To Boldly Go Where Everyone is Going

The men behind Google and Avatar want to mine asteroids. Elon Musk, a co-founder of PayPal, is scheduled to send the SpaceX Falcon 9, the world’s first commercial launch vehicle, to the International Space Station (ISS) on May 7. Amazon.com founder Jeff Bezos has a rocket company of his own. Hotel magnate Robert Bigelow is developing inflatable space habitats for use by private companies and government agencies. And the chief executive of Virgin Group, Sir Richard Branson, has booked everyone from Stephen Hawking to Angelina Jolie on his latest venture, Virgin Galactic, which aims to begin suborbital flights in space in 2013 – provided you can pay $200,000 for a ticket, of course.  Meanwhile, the federal government has turned the space shuttles into museum exhibits and made no realistic plans for replacing them. Only one thing is certain: this ain’t your daddy’s space race. The announcement last week by the space startup Planetary Resources, Inc. that it wants to extract minerals and water from near-Earth asteroids might sound like science fiction – or a joke – until you consider the big names, the brains, and the billions of dollars that are backing this project. Peter Diamandis, a key figure in private spaceflight, is joined by Google founder Larry Page, former Google CEO Eric Schmidt, filmmaker James Cameron, former astronaut Tom Jones, and a host of other high-profile investors and advisers.  These are serious people with serious aims; they want to mine near-Earth objects for high-value resources like platinum-group metals and rare earths, and they want to make money doing it (just one asteroid could contain trillions of dollars’ worth of resources). But you’re still skeptical, as you probably should be.  Planetary Resources could go bust. Well, so did the Virginia Company.  So did most of the first transcontinental railroads. Advancing a new frontier can be costly, but it’s ultimately worthwhile. And if Americans with money and ambition can’t do it, then no one will – in this decade, anyway.

You see, the United States is no longer alone in space. We have a huge lead in most measures of space technology, we have most of the commercial ventures there, and we are militarily dominant there, but these are all just reflections of the fact that we got there first. Innovation, investment, and geopolitical imperative have all been lacking – no more. The dot-com space entrepreneurs are only the beginning because while the federal government is content for now to let the American space program stagnate, it will not be able to do so for much longer.

The great white elephant in the sky – the ISS, as you probably know it – may appear to be the focus of America’s efforts in space, but nothing could be further from the truth. Neither are unmanned scientific missions the main avenue for showcasing America’s lead above and beyond Earth’s atmosphere.
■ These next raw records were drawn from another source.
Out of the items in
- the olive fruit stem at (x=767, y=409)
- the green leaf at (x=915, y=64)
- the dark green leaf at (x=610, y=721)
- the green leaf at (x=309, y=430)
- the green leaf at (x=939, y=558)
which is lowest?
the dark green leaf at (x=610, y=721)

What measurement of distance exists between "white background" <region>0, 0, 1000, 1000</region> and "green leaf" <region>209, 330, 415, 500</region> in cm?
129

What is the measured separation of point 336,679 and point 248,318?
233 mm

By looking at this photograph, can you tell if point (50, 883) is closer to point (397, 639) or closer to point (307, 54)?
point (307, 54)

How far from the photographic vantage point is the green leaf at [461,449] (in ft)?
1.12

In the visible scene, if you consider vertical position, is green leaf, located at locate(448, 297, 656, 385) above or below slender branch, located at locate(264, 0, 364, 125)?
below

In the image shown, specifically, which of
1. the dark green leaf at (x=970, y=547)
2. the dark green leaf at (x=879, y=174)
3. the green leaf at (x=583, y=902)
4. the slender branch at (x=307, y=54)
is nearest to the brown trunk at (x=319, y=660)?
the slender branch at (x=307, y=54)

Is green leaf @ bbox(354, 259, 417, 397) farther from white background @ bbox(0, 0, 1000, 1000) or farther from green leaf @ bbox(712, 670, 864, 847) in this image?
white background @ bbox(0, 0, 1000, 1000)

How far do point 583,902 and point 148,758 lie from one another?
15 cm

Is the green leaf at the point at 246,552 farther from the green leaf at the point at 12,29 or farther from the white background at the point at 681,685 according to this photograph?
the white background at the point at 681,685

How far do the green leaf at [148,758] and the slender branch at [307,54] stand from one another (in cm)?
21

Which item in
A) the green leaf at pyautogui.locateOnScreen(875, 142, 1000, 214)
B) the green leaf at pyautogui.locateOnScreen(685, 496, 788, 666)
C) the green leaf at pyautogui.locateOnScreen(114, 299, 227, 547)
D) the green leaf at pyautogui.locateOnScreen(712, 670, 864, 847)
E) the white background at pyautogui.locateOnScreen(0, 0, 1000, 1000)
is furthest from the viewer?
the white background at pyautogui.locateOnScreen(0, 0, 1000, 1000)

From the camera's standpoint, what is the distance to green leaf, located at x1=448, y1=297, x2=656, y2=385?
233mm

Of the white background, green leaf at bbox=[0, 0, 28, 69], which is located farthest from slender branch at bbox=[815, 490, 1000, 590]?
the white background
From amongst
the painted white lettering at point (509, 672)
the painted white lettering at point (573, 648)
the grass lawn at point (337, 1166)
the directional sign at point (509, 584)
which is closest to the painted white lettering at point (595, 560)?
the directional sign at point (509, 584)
The real key to space, as with Earth’s oceans before it, is power projection.  Without satellites in orbit, the communication, navigation, precision-guided weapons, intelligence, and surveillance capabilities of the United States would disappear.  The control of space is thus the keystone of American military strategy – without it, the rest falls apart, and the importance of satellites will only increase as the American way of waging war become more reliant on electronics of all kinds and computer networks in particular.
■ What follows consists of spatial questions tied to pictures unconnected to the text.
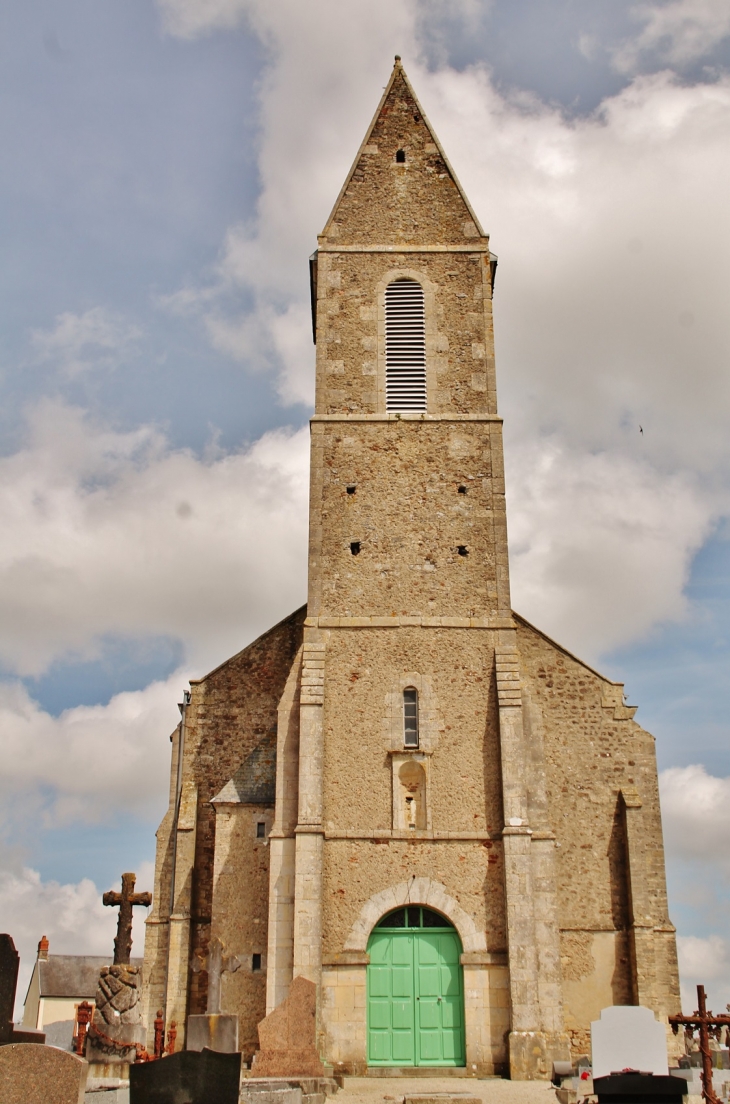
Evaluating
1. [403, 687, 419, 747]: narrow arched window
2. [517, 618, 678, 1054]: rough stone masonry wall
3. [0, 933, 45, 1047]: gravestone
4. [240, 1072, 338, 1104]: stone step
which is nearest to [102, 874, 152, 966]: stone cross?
[240, 1072, 338, 1104]: stone step

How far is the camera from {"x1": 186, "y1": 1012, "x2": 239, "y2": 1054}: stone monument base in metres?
13.1

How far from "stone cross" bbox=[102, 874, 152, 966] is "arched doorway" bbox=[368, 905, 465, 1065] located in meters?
3.82

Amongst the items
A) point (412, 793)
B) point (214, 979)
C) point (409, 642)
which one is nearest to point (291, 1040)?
point (214, 979)

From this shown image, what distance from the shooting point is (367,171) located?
74.0ft

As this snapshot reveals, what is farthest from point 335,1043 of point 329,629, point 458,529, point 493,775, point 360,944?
point 458,529

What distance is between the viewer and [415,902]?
55.2ft

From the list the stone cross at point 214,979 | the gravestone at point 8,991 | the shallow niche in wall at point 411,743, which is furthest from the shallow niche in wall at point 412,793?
the gravestone at point 8,991

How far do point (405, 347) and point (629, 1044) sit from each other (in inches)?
544

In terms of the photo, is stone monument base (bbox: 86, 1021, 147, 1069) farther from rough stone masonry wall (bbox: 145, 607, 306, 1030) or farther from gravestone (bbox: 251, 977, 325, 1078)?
rough stone masonry wall (bbox: 145, 607, 306, 1030)

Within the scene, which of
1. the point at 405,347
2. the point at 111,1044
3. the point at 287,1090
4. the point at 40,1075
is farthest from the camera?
the point at 405,347

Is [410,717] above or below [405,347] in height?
below

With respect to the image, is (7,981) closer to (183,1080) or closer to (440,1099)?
(183,1080)

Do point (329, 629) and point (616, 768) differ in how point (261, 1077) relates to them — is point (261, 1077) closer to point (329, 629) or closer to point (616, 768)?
point (329, 629)

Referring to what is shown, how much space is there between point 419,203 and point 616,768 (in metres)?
12.2
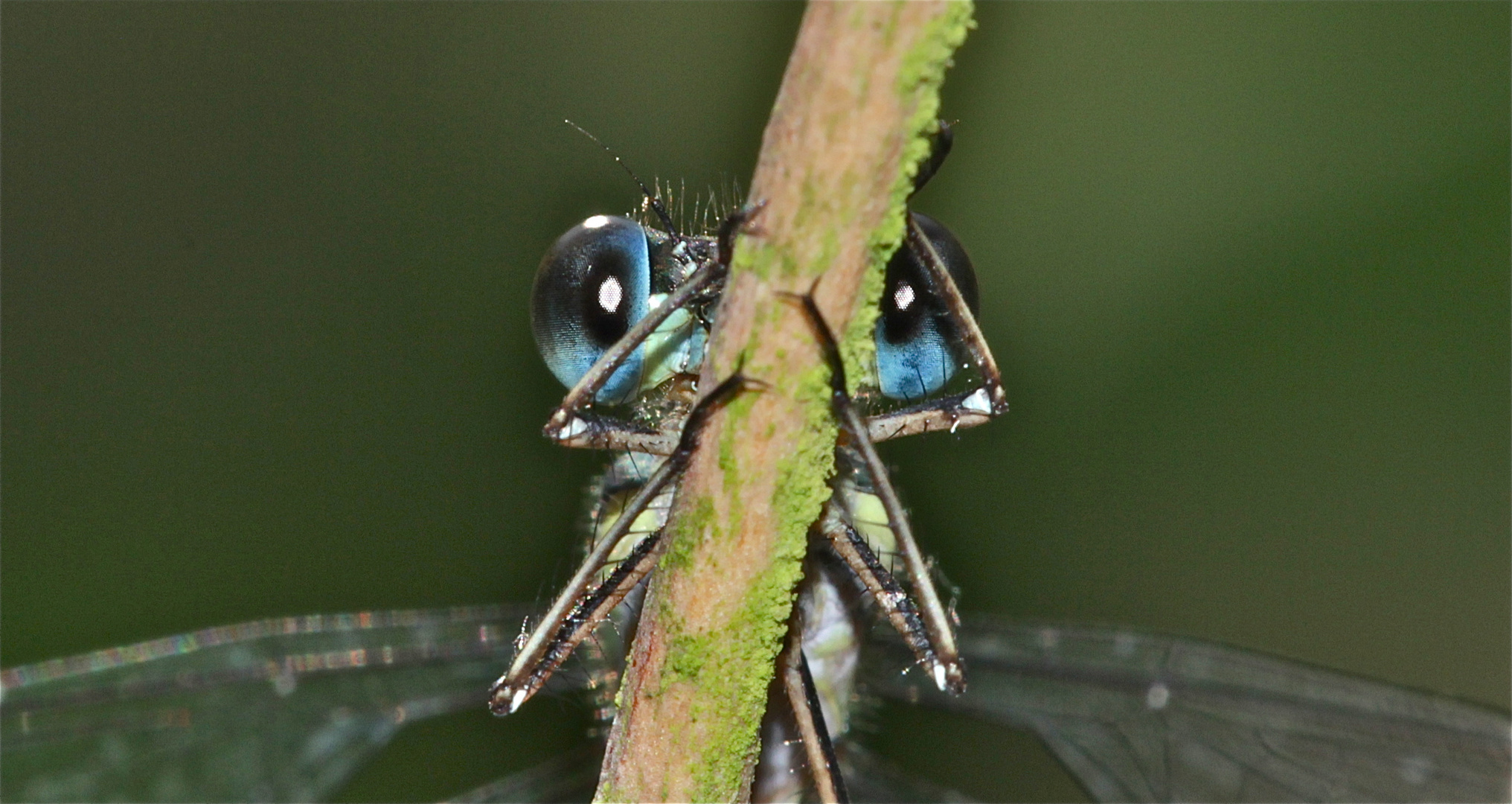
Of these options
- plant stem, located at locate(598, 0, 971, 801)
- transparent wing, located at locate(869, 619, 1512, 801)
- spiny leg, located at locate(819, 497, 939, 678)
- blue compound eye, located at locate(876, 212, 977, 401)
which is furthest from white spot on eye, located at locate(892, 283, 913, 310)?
transparent wing, located at locate(869, 619, 1512, 801)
I am not an engineer, and I am not a military officer. But in my view, the economic, technological, and political trends on this issue are quite clear. As more nations (and more companies) gain access to space, the United States will feel (understandably, to a point) that it is losing its edge in space. It will begin to act. I cannot impose a precise timeline on this process, but watch the progress of other space-faring nations, watch for the proliferation of anti-satellite weapons (cyber and physical), and watch for the development of hypersonic missiles and aircraft.  The fear of American vulnerability will be translated into a massive engineering effort to reclaim the United States’ dominance in space, not just militarily, but commercially.

The federal government will need affordable and regular access to space – and private space ventures will try to deliver. The startups of today may fail, or they may become the transcontinental railroads of our time – private companies granted enormous concessions by the government in the name of national interest. The dot-com dreamers that aim to mine asteroids and beam solar power to Earth from orbit may be wasting their money, or they may be the first comers in a new cycle of boom-and-bust speculation that will drive the development of space to unforeseen heights. Against a backdrop of resource depletion, ecological exhaustion, climate change, crashing birthrates, and the resulting geopolitical competition, all fueled by the unchecked rise of global capitalism, no one will any longer struggle to explain the importance of space in national and international affairs. Rather, the struggle will be to keep the peace.

Let’s try and keep that peace.  I really want to survive long enough to make it to Mars.